**Objective A:** In the records, starting with the line containing "How far from point" and going on through the end of the records, rename "square steel post" to "steel column" everywhere it appears, keeping all else unchanged, and give back those lines only.

━━ Passage ━━

Announcement

Collapse
No announcement yet.
X
  • Filter
  • Time
  • Show
Clear All
new posts

  • Diff-in-diff estimation in stata

    Hi Mr. Clyde Schechter,

    I am working with a panel dataset containing the 50 states (+D.C) containing information the states' stress abstinence policy for teenagers for the years 2003 to 2012. I need help on how I can create 1. variable indicating the control and treatment groups and 2) pre and post-treatment (pre-being before the stress abtsinence policy was enacted, and post-being years after the enactment)so that I can carry out a difference in difference estimation in Stata. I already have a variable that says stress abstinence (equal to 1 for stress, and 0 elsewhere).

    I'd appreciate any help. Thank you.

  • #2
    First, it is inadvisable to address a post to a particular person here, unless it is specifically a response to something earlier in the thread written by that person. Others who might have helped you with this may well have seen this and passed it by, thereby delaying your getting a response. Also, there is no assurance that I would see this post. I don't read them all. I don't even read all of the posts on Diff-in-diff. And there are sometimes days or longer periods when I am not on the Forum at all.

━━━
━━ Rows ━━

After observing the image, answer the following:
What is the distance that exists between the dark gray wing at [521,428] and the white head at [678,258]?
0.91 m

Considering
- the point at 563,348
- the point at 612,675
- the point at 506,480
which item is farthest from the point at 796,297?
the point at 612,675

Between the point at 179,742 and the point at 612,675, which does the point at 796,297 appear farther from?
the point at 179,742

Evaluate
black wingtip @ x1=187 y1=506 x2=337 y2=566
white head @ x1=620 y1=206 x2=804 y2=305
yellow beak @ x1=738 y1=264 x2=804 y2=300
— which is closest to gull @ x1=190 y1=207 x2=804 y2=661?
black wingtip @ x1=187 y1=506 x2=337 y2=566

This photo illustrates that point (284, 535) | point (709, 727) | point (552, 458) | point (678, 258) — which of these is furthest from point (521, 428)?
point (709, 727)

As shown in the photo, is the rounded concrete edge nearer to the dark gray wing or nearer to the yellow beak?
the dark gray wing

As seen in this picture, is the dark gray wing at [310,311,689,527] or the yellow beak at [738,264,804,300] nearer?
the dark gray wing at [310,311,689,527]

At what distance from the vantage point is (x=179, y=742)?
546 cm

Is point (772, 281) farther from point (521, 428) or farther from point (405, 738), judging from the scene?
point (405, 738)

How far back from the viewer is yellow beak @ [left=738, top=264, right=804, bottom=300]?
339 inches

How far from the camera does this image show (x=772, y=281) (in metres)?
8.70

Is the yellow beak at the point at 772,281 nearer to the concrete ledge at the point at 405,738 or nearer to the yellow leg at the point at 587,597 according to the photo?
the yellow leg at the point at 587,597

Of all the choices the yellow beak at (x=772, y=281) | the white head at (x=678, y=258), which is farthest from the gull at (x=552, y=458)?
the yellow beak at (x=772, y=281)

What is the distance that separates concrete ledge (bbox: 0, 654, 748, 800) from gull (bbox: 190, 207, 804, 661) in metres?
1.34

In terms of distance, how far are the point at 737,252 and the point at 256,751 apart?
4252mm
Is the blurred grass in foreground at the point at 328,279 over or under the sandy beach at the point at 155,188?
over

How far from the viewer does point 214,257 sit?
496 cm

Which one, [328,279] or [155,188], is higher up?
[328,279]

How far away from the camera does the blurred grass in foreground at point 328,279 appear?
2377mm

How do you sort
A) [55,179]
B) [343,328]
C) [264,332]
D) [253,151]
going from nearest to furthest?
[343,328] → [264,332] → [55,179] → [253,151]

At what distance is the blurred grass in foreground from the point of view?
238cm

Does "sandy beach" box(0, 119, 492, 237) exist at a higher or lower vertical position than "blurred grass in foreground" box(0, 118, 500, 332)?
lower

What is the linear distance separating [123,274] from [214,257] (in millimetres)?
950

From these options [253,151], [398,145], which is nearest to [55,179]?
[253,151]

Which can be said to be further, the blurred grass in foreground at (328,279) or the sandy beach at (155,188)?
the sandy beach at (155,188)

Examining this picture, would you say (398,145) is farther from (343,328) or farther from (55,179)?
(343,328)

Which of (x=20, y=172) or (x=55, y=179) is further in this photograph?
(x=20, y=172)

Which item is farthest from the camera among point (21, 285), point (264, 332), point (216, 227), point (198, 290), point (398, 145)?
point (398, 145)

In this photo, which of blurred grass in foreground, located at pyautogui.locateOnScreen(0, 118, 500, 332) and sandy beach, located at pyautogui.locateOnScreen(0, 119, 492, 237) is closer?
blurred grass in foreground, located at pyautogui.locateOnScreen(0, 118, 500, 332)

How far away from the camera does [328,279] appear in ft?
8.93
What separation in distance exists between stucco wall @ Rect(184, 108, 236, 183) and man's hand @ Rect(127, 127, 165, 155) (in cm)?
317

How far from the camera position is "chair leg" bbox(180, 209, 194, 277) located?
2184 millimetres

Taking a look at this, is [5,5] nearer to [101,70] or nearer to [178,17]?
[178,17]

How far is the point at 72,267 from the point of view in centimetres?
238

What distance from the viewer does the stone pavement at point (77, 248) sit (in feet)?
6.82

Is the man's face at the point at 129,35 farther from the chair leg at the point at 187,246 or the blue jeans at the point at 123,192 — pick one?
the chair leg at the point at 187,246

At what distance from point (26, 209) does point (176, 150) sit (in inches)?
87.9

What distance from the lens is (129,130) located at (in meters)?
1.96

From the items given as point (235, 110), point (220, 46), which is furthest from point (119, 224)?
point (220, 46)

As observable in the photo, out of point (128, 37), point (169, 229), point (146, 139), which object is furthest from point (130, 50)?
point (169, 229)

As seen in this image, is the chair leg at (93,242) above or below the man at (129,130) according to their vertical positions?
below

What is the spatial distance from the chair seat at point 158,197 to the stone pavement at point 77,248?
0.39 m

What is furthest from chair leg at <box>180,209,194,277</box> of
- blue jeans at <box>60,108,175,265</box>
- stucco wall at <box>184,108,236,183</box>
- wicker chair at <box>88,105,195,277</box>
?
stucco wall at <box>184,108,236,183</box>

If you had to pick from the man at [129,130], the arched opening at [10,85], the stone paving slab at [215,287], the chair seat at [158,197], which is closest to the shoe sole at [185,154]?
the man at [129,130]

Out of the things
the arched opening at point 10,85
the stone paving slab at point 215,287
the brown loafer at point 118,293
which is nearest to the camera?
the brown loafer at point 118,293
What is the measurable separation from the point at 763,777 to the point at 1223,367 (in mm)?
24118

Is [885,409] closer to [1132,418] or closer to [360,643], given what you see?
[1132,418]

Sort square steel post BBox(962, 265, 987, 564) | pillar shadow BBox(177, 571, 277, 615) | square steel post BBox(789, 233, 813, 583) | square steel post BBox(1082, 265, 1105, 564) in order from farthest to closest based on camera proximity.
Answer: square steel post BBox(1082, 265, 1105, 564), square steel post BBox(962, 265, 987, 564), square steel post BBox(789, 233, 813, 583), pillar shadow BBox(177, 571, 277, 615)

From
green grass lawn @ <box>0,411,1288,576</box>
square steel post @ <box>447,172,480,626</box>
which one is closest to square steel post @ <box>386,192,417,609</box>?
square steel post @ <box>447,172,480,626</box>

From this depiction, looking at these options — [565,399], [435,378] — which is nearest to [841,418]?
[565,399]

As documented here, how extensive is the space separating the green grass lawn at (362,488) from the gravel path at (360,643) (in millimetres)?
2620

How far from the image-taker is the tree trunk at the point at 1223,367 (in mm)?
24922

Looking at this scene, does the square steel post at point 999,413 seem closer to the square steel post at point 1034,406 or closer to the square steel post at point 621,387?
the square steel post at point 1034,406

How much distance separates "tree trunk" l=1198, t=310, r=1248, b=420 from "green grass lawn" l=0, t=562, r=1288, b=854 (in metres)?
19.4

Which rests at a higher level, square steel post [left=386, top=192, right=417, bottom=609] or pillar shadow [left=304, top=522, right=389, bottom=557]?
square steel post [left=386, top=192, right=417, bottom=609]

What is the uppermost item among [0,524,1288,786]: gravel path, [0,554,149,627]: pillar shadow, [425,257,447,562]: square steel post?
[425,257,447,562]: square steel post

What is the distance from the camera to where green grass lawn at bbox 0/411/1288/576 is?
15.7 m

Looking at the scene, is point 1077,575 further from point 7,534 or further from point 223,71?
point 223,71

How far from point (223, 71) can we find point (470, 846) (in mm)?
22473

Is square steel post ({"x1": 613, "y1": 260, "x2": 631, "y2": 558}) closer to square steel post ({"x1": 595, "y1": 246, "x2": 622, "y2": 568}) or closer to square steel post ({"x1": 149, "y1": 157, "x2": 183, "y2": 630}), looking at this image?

━━━

**Objective B:**
Answer these questions about the diff-in-diff forum thread:
(i) Which years does the panel dataset cover?
(ii) What value does the existing stress abstinence variable take for stress?
(iii) According to the reply, what may others who could have helped do when they see a post addressed to a particular person?

**Written response A:**
How far from point (223, 71) can we find point (470, 846) (in mm)?
22473

Is steel column ({"x1": 613, "y1": 260, "x2": 631, "y2": 558}) closer to steel column ({"x1": 595, "y1": 246, "x2": 622, "y2": 568}) or closer to steel column ({"x1": 149, "y1": 157, "x2": 183, "y2": 630}), looking at this image?

**Written response B:**
(i) 2003 to 2012
(ii) 1 (and 0 elsewhere)
(iii) They may see it and pass it by.